=== EXTRACT ===

# Irish Gaelic: a vic vig O; a cailin vig O



## Walden

In the book "The Crock of Gold" by James Stephens, a leprecaun meets two children in a dark pine wood. He asks to the boy: "What's your name, a vic vig O?". Then he asks to the girl: "What's your name, a cailin vig O?". Two pages on, he addresses the boy as "a vic cig". Can any Irish Gaelic speaker tell me the meaning of these phrases? Thanks.


----------



## L'irlandais

Hello,
Well the short answer is that these words are either misspelt or anglasised.  See The Crock of Gold on Gutenberg, & Note 2 below.

Its' only a guess, as I am not familiar with the works of James Stephens.

First off, a usual turn of phrase for "my lad!" in Irish is "*a mhic ό*!"; (*refer to first note below).  The spelling difference may be explained by the fact that it is written as it should be pronounced, "mh" pronounced like "v".
  In which case, "a vic cig" maybe "a mhic óig" meaning "my young lad".
While the final *ó* in each case means (my) dear, the "*vig*" I wonder if it may represent "óg" ; so "a vic vig O" might be an inconsistency in spelling = "a mhic óig ó?" meaning "my dear young lad?".
(Not sure why "óg" would take an "i" in the middle though, _eclipsis ?_  You had better wait for a native speaker's input on that issue.  
(As it was first published in 1912, the _anglasising_ may be a English publisher's decision rather than that of the author.)

Not much light to shed on the expression used for the girl, expect perhaps (just perhaps) it means "my lass!"
Perhaps, "*a cailín óg*" = my young girl.  You'll need a second opinion on that score too, however, as my Irish is fairly poor.

Note (1) on pronunciation :**mac* = son, the initial consonant is subjected to change following the vowel.
This change is a phenomenon of the spoken language, which is shown in writing as lenition (Séimhiú) signified by the letter "h" in Irish.
Also note that a consonant is either broad or slender in Irish, depending on on whether the preceeding (or following) vowel is broad (a, o, u, á, ó, ú) or slender (e, i, é, í).

Note (2) :  [Gutenberg's transcriber's note that the *spelling inconsistencies *of the original are retained in their etexts.]

Hope this is of help.

===

• [PROBLEMS TO WORK ON]:
A - In the Irish Gaelic thread, what sound does the letter pair "mh" make?
B - According to the Irish Gaelic thread, why might the book write "a vic" where the usual Irish phrase is "a mhic"? Answer in one to three sentences.
C - Go on with the Irish Gaelic thread from the point where it stops.

=== STORED ROWS ===

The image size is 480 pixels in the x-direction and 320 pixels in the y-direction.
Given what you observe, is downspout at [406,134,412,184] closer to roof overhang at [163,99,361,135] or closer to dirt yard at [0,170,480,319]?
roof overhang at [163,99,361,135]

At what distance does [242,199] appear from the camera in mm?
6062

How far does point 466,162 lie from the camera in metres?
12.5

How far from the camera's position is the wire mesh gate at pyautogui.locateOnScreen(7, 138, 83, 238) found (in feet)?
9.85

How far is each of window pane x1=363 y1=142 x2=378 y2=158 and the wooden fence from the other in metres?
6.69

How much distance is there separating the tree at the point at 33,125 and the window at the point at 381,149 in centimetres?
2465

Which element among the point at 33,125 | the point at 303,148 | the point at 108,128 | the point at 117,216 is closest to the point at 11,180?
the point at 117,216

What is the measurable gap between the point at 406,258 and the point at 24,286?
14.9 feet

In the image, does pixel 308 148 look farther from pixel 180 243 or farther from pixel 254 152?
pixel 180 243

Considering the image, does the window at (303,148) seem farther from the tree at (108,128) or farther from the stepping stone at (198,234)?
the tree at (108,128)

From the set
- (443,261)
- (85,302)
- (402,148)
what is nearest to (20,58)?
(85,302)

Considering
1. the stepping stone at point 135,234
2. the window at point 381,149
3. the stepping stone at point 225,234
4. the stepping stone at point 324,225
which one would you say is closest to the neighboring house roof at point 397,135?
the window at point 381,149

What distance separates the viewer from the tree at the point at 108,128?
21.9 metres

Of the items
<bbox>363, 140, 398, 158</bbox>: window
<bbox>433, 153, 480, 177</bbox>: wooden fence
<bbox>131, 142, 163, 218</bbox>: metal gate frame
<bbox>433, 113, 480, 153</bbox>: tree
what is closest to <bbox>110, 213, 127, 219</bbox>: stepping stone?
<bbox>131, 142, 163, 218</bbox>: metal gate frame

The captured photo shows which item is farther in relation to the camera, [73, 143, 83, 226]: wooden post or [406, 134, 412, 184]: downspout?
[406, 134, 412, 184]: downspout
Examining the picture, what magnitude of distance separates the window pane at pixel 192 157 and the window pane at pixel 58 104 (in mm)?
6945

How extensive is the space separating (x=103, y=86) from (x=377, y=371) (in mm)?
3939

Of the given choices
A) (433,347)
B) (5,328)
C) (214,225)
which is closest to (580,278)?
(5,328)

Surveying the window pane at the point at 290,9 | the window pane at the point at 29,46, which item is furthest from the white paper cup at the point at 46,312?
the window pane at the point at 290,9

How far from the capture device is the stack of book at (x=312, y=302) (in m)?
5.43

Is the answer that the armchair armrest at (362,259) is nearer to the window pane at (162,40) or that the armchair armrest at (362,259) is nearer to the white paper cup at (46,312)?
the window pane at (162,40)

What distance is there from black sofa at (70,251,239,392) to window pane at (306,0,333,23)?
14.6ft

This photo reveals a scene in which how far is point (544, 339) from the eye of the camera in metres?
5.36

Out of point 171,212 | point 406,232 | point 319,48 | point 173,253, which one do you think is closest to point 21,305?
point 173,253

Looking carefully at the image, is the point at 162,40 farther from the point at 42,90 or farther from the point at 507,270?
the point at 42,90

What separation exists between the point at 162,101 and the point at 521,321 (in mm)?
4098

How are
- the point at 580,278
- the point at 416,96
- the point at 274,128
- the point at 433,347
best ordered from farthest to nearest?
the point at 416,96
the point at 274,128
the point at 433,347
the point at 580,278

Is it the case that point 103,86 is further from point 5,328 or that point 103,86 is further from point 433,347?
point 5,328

===

• [TASK-BY-TASK ANSWERS]:
A - It is pronounced like "v".

B - The spelling may show the words as they should be pronounced rather than in standard Irish spelling. In Irish, "mh" is pronounced like "v", so "a mhic" comes out as "a vic".

C -
----------



## CapnPrep

_vig_ to _óig_ seems like a long shot. I would suggest _vig_ = _bhig/bheag_, 'small (vocative masc./fem.)'

_cig_ to _óig_, on the other hand, does seems like possible slip-up in editing.


----------



## L'irlandais

Hi CapnPrep,
You're right, it was stretching things a little too far that.  _~shrug~ _

Effectively "*b*" is another consonant which when lenited "*bh*" is also pronounced as "v" when it preceeds both broad and slender vowels, so that fits.


> So "a vic vig O" maps on to ..."a mhic bhig(_bheag_) ó?" which might mean ..."my dear little lad?"
> "What's your name, a cailin vig O?". then becomes "a cailín bhig(_bheag_) ó? = my dear little girl. However this doesn't explain "a vic *cig*" :~ " my ..?.. lad"


Well *mac* certainly becomes *mhic* ;  but *beag* becomes *bheag* after the Séimhiú, no talk of a similar mutation of the "ea" to an "i" as far as I know.
I still do wish somebody could explain why the "*ea*" in *beag* could become "*i*" when pronounced here.
I've checked out my earlier suggestion of _'eclipsis'_, this relates to simply initial mutations, so it's not that.  Any ideas?

Thanks,


----------



## CapnPrep

The vocative form of masculine singular nouns and adjectives usually looks like the genitive singular. In particular, a final broad consonant becomes slender: nominative _an bád mór_ "the big boat" becomes genitive _an bhá*i*d mhó*i*r_. In some cases, vowels also undergo changes, for example "_ea_" turns into "_i_" before a slenderized consonant. That is what happens in _beag ~ bhig_ (cf. _airgead_ ~ _airgid_ "money", _fear_ ~ _fir_ "man").


----------



## L'irlandais

Go raibh míle maith agat,
Thanks for the explaination, it's very helpful in understanding how the "i" comes to be added.

To be honest ; in the examples of fear and airgead, I had thought (wrongly) the "i" simply denoted a change from masculine singular to masculine plural.
*fear *= man 
*fir *= men (or in the case of gentlemen's toilet = leithreas na* bhfear* the sign reads *fir *meaning gents)
In the context of the original post then *fear* + Séimhiú = fh*ear *(pronounced  like *are *in English) so the fh is silent in this case.

In the context of *airgead* = money (masculine singular) when we talk about a lot of money = *cuid mhór airgid*.

That said ;  I do accept your point, just goes to show I do need to brush up on my Irish.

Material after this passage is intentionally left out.